EXERCISE PASSAGE:
^^^^^^^^^^^^^^^^

Cost of Purchased Gas and NGLs Sold

The Azure System's cost of purchased gas and NGLs sold were $38.0 million for the year ended December 31, 2014 compared to the cost of purchased gas and NGLs sold of $4.5 million for the Azure 2013 Period and $21.1 million for the Predecessor 2013 Period. The increase in cost of purchased gas and NGLs sold is due to: (i) higher natural gas prices and higher volumes period over period, and correlates to the increase in natural gas and NGL sales during the periods; and (ii) increased costs attributable to the contribution of the ETG System of $7.4 million for the year ended December 31, 2014 and $1.6 million for the Azure 2013 Period.

^^^^^^^^^^^^^^^^

LISTED ENTRIES:
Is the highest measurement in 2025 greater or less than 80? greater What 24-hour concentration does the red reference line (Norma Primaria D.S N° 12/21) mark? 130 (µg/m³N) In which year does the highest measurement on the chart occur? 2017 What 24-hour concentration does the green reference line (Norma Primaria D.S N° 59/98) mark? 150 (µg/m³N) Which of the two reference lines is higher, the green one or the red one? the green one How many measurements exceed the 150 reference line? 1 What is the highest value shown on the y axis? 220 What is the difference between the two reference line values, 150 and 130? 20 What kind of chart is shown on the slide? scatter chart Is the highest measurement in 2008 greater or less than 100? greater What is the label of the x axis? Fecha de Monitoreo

^^^^^^^^^^^^^^^^

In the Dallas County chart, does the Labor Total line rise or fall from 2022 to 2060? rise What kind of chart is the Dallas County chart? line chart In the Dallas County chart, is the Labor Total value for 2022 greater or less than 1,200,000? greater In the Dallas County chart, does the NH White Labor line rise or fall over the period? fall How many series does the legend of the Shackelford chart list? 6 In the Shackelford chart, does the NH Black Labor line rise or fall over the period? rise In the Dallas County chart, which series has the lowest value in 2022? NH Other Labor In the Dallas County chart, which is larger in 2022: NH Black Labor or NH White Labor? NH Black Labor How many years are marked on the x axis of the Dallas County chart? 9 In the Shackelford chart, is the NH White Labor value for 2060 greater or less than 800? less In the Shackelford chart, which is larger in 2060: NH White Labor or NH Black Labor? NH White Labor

^^^^^^^^^^^^^^^^

WHAT THE TASK REQUIRES:
From the passage above on the cost of purchased gas and NGLs sold, can you pull out, word for word, the part that opens with "The Azure System's" and closes with "Azure 2013 Period."?

SOLUTION FOR THIS EXERCISE:
The Azure System's cost of purchased gas and NGLs sold were $38.0 million for the year ended December 31, 2014 compared to the cost of purchased gas and NGLs sold of $4.5 million for the Azure 2013 Period and $21.1 million for the Predecessor 2013 Period. The increase in cost of purchased gas and NGLs sold is due to: (i) higher natural gas prices and higher volumes period over period, and correlates to the increase in natural gas and NGL sales during the periods; and (ii) increased costs attributable to the contribution of the ETG System of $7.4 million for the year ended December 31, 2014 and $1.6 million for the Azure 2013 Period.